If you order cold mezze, you will recognize the hesandin as a close analogue to muhammara, a smooth, slightly spicy dip made with walnuts, red peppers and a touch of sweet pomegranate molasses, and the piyas as a pleasant if mild tabbouleh. The wood-baked casserole mele gej, bafflingly translated as “Dizzy Clergy’’ on the menu, turns out to be the Kurdish version of the Turkish imam bayildi — eggplant, peppers and tomatoes cooked until they nearly collapse into a juicy purée, a dish so famously delicious that it was said to make a cleric reel with pleasure. (Mele diz is pretty much the same thing with the addition of meat.)
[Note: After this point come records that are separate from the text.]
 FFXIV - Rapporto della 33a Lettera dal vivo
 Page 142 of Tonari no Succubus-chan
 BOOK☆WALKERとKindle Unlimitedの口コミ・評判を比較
The lehmecun, baked in a wood oven, is a thin, crisp-edged flatbread smeared with tomato and sprinkled with ground meat, like an Armenian lahmajune.
Borek resembles a slightly stodgy egg roll: thin pastry rolled around a filling of herbs and cheese. The kobane falafel, stained dark green with kale, may be perhaps too dense by half — you’re probably better off with the mujwer, a kind of fritter made with vegetables, eggs and cheese, which is springy, lighter than you might expect such a thing to be, and nice with a dab of yogurt.
Barwari’s cooking is restrained in its spicing, easy on salt, tending toward the supple rather than the crisp. Sometimes, as with the braised lamb tawe, this is a fault. Sometimes, as with the house’s namesake Niroj kebab, it is just right — a ground mixture of beef and lamb wrapped around a bit of spinach and pomegranate molasses before it is grilled, then splashed with a little yogurt. Barwari claims that no other restaurant in California offers this dish, which I don’t doubt — Niroj is the only Kurdish restaurant in the western United States. The kebab is lovely with Barwari’s chickpea-studded rice.
Even if you tend to skip desserts in Middle Eastern restaurants, you should probably snag an order of Barwari’s kunefe —– melted cheese crowned with a crisp, syrup-sweetened disk of pastry. There may be no better companion for a glass of strong Kurdish tea.
Niroj Kurdish Cuisine
A Kurdish restaurant in a Conejo Valley mini-mall
30313 Canwood St., Agoura Hills, (818) 889-7888, nirojcuisine.com.
Mezze $6-$9; salads $10-$11; kebabs and casseroles $17-$26. Set-price dinners $31-$33 per person.
Open 4:30 p.m. to 9 p.m. Tues.-Thurs., 4 p.m. to 10:30 p.m. Fri.-Sat., 4 p.m. to 9 p.m. Sunday. Credit cards accepted. Beer and wine. Lot parking.
Hesandin; mujwer; mele gej; niroj kebab; kunefe.